GW Orionis is what is called a hierarchical trinary. It’s the same cluster as the Centauri Solar System next door with two stars in close orbit, plus a companion orbiting at a greater distance. In GW Orionis, the two closest stars are 180 million kilometers apart, slightly more than the distance between the Earth and the sun. Meanwhile, the outer limb is 1.2 billion kilometers away, which is roughly the distance between the sun and Saturn.

These stars are surrounded by a disk of dust and gas, which is common for young solar systems. Eventually, some of this material could melt into planets, but most of it will be swept away by increasingly powerful solar winds. Around GW Orionis, dust fell in a series of severely deformed rings. You can see a simulation of the rings below. Above, the image on the left is an artist’s impression and the image on the right is observation data from the ALMA radio telescope array.

The new research, led by astronomer Jeremy Smallwood, used orbital and particle simulations to somehow search for the outer star of the trinarian that could disrupt the rings. Despite their best efforts, the researchers couldn’t find a way for the star itself to break the rings. So they tried something new and added a planet to the system. There are known exoplanets in the trinary systems – Centauri has a few, in fact. However, they’re all orbiting one or two stars in the cluster. We have never found a planet orbiting three stars because such a system is inherently unstable. And yet, adding a planet in this setup seems to work.

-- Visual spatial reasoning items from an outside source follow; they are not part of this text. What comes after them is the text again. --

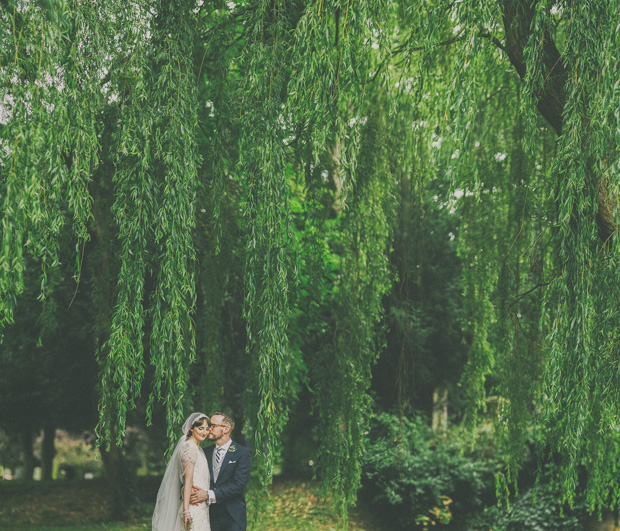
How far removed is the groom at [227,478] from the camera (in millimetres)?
3855

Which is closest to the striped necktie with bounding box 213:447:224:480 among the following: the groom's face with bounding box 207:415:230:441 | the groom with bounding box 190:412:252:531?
the groom with bounding box 190:412:252:531

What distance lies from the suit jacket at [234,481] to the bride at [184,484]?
0.15 metres

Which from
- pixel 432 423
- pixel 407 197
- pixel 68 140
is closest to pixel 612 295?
pixel 68 140

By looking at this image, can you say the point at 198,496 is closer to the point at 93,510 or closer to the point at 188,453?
the point at 188,453

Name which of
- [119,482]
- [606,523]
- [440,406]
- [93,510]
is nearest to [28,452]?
[93,510]

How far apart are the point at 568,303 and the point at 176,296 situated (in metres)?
2.28

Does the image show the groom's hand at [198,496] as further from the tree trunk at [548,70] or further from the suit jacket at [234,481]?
the tree trunk at [548,70]

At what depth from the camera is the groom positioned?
3.86 metres

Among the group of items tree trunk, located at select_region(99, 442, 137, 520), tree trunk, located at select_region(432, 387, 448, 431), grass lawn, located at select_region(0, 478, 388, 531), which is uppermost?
tree trunk, located at select_region(432, 387, 448, 431)

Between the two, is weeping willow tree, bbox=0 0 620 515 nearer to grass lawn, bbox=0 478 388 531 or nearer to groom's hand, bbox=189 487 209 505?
groom's hand, bbox=189 487 209 505

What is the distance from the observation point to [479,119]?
262 inches

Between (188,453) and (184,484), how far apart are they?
0.59 ft

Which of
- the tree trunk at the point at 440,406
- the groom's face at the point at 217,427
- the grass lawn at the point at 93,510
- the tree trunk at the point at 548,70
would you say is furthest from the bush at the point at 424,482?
the tree trunk at the point at 548,70

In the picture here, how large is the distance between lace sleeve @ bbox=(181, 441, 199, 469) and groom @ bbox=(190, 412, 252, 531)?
0.13 meters
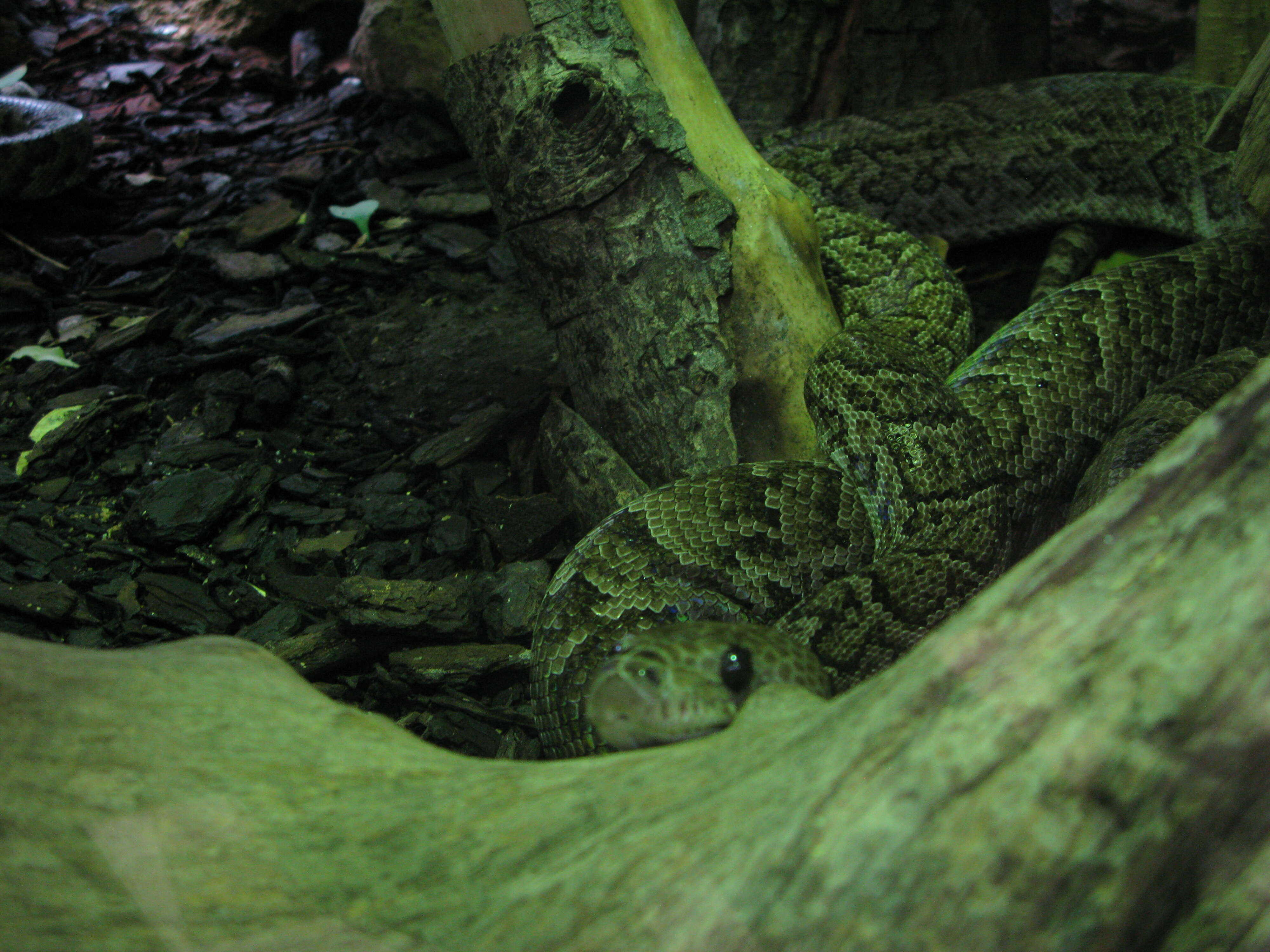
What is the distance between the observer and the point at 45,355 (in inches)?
160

According to the study, if the protoplanetary disk is thick (10 times wider than it is thick), the exoplanet cannot affect the rings as seen from Earth. However, if it were 20 times wider than it was thick, the planet can widen a gap very similar to what we are seeing. Some features of the GW Orionis system are still unexplained, such as the arched structures mirrored in the middle. Much more analysis will be needed to see what impact, if any, the proposed planet might have on these.

This exoplanet is not yet confirmed, but it could be a first for astronomy. About half of all stars are in binary systems, and maybe twenty percent are in trinaries. Finding out that exoplanets can orbit a trinarian could mean that there are many more worlds. GW Orionis is still young, however. It is possible that planets like this often form, but then be ejected to become rogue planets, and we suspect there are a lot of them.